# Data to examine
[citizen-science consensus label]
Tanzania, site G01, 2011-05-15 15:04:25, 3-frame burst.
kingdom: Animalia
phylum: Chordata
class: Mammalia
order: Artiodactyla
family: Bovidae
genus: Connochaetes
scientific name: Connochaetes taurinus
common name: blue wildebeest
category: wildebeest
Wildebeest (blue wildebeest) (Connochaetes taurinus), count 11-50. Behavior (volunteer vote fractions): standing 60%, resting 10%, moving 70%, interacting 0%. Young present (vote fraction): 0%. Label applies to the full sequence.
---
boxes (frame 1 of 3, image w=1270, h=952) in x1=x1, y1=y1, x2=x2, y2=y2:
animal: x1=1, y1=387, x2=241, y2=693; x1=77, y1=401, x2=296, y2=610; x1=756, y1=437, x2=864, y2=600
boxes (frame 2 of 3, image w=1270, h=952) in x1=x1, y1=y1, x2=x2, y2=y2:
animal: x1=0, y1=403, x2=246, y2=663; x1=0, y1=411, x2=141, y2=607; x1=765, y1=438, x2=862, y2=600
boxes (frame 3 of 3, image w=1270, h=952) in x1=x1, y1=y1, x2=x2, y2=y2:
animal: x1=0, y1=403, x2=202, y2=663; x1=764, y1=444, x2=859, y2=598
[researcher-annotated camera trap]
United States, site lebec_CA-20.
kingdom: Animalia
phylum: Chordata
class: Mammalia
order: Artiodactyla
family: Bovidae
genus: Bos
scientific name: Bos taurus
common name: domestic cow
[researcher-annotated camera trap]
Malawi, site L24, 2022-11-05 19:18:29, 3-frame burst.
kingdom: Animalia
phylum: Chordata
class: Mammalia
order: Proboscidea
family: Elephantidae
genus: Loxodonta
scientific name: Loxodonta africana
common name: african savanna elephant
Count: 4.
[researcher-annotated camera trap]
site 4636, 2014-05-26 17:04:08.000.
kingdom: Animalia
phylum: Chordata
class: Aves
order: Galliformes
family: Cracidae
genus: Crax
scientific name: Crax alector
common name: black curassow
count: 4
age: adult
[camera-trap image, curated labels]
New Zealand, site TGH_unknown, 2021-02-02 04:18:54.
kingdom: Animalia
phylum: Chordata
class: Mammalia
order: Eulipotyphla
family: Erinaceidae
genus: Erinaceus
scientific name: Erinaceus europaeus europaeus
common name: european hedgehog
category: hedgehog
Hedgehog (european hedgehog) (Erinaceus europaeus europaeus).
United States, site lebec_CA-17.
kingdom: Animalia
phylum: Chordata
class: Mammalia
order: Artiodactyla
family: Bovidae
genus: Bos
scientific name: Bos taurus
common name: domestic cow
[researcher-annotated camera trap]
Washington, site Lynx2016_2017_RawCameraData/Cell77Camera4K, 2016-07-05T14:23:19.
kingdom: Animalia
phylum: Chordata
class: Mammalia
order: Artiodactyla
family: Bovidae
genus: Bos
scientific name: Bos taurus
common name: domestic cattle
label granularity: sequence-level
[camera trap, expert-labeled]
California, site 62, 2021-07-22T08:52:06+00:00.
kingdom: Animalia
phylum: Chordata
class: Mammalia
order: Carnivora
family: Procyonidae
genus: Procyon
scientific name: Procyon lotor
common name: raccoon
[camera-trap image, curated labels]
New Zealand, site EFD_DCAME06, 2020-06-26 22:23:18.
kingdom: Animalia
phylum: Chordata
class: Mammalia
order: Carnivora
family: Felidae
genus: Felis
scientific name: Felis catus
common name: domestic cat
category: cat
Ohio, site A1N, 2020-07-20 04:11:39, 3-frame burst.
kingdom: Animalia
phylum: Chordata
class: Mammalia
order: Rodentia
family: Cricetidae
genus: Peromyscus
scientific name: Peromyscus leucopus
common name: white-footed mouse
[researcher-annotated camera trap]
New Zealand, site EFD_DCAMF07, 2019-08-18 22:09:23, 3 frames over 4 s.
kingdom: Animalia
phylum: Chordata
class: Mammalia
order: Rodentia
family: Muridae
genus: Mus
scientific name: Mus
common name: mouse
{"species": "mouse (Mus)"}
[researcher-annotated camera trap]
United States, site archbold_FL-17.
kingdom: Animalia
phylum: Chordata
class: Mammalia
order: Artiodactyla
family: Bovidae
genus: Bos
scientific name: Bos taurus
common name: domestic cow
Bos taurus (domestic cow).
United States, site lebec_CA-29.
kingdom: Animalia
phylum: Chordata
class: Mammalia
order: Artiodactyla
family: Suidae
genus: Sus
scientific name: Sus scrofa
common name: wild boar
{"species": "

# Problem description
The required output is the exact run of lines from the beginning of the records to the line with "order: Proboscidea", that line included.

# Answer
[citizen-science consensus label]
Tanzania, site G01, 2011-05-15 15:04:25, 3-frame burst.
kingdom: Animalia
phylum: Chordata
class: Mammalia
order: Artiodactyla
family: Bovidae
genus: Connochaetes
scientific name: Connochaetes taurinus
common name: blue wildebeest
category: wildebeest
Wildebeest (blue wildebeest) (Connochaetes taurinus), count 11-50. Behavior (volunteer vote fractions): standing 60%, resting 10%, moving 70%, interacting 0%. Young present (vote fraction): 0%. Label applies to the full sequence.
---
boxes (frame 1 of 3, image w=1270, h=952) in x1=x1, y1=y1, x2=x2, y2=y2:
animal: x1=1, y1=387, x2=241, y2=693; x1=77, y1=401, x2=296, y2=610; x1=756, y1=437, x2=864, y2=600
boxes (frame 2 of 3, image w=1270, h=952) in x1=x1, y1=y1, x2=x2, y2=y2:
animal: x1=0, y1=403, x2=246, y2=663; x1=0, y1=411, x2=141, y2=607; x1=765, y1=438, x2=862, y2=600
boxes (frame 3 of 3, image w=1270, h=952) in x1=x1, y1=y1, x2=x2, y2=y2:
animal: x1=0, y1=403, x2=202, y2=663; x1=764, y1=444, x2=859, y2=598
[researcher-annotated camera trap]
United States, site lebec_CA-20.
kingdom: Animalia
phylum: Chordata
class: Mammalia
order: Artiodactyla
family: Bovidae
genus: Bos
scientific name: Bos taurus
common name: domestic cow
[researcher-annotated camera trap]
Malawi, site L24, 2022-11-05 19:18:29, 3-frame burst.
kingdom: Animalia
phylum: Chordata
class: Mammalia
order: Proboscidea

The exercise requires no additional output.